Health Unit encourages 'Covid Alert' app download

Example pages from Ontario's OVID-19 tracing app are shown. (Ontario Digital Service)

The Leeds, Grenville and Lanark District Health Unit is encouraging residents to download the 'Covid Alert' application to their smartphones to help reduce the spread of COVID-19. 

Joe Reid is a health promoter with the health unit and said the app is an important tool residents should take advantage of to keep themselves safe from coronavirus. 

"The more people that use it, the more helpful it will be to notify people of potential exposures of COVID-19," Reid said, adding it's also particularly poignant given schools are set to resume classes. 

"It's so important to keep kids in school and keep them as safe as possible, so it's best if we use all the tools we have at our disposal," he said.  

New numbers show the app, which is currently only available in Ontario, has only reported roughly 90 positive infections from over 2.2 million downloads in its first month, suggesting many aren't reporting positive cases. as the province has been reporting over 100 cases per day on average. 

Dr.

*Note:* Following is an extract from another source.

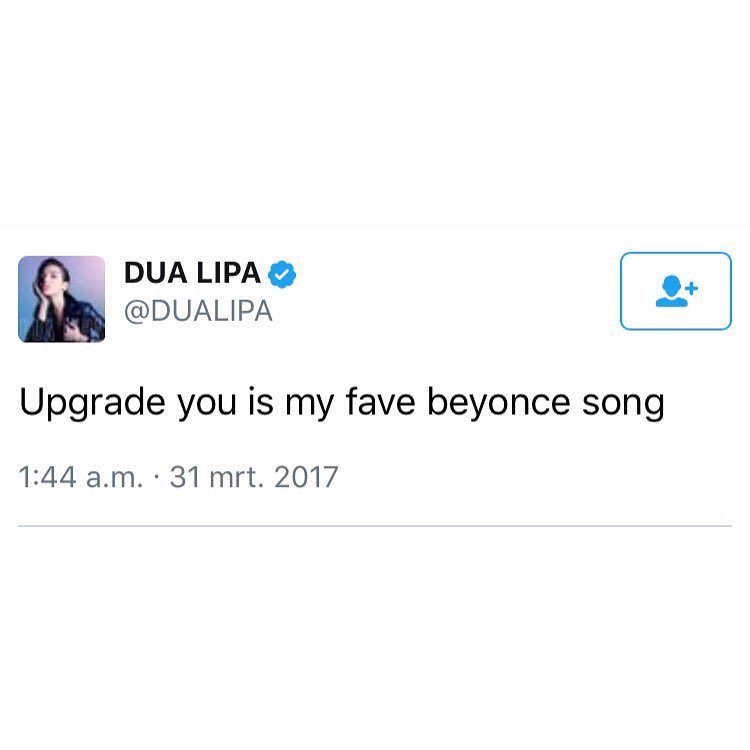 Dua Lipa favourite song
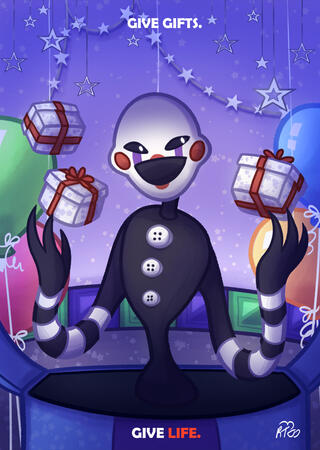 "Give Gifts, Give Life", digital 10" x 14", 2026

Theresa Tam, Canada's chief public health officer, said Tuesday more targetted advertising could be done to help improve the apps uptake numbers, which could include young people, she said. 

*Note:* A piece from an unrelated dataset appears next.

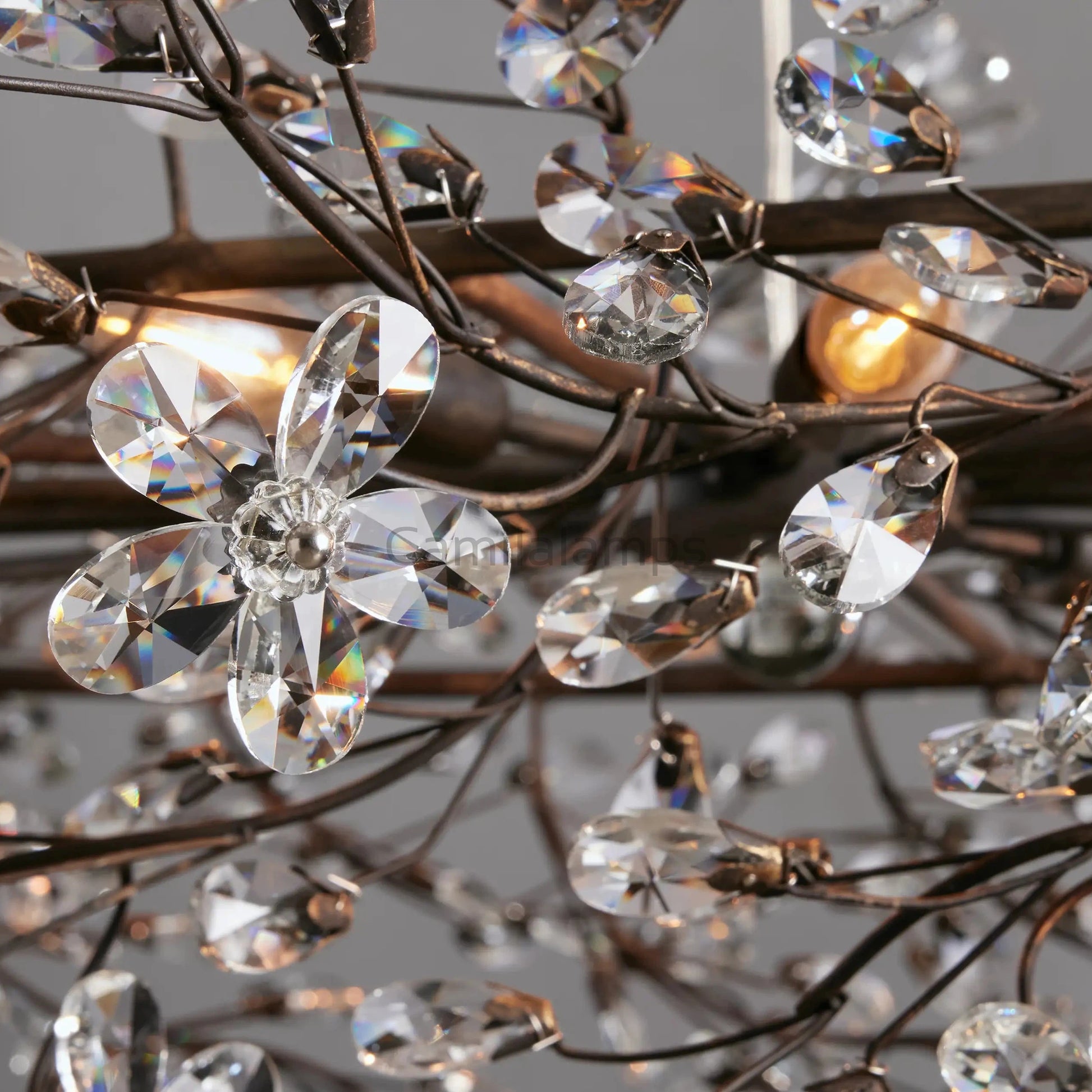 Fiore Oval Chandelier 62''74'' - Camilalamps - CA - 636H721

In the same vain, Reid also encouraged High School students to download the app as they return for fall classes. 

He added its not a replacement for contact tracing but rather an effective tool to help aid in the process. 

How it works, privacy concerns 

The application is available on both Android or Apple devices and compiles Bluetooth data to notify people when they’ve been in proximity to someone who has tested positive for the virus. 

As long as the Bluetooth function is on, users will be able to be notified, but because the app remains voluntary, those who test positive have to log their information themselves online with a special code they are given. When the code is entered in the app, it notifies other users who may have come into close contact over the previous two weeks and steps on what to do next. 

Reid said the app doesn't collect users’ location, name or address, phone contacts or health information, meaning privacy is assured. 

"The privacy commissioners of both Ontario and Canada were consulted in development of the app to ensure the highest level of privacy for Canadians who choose to use the app," he said.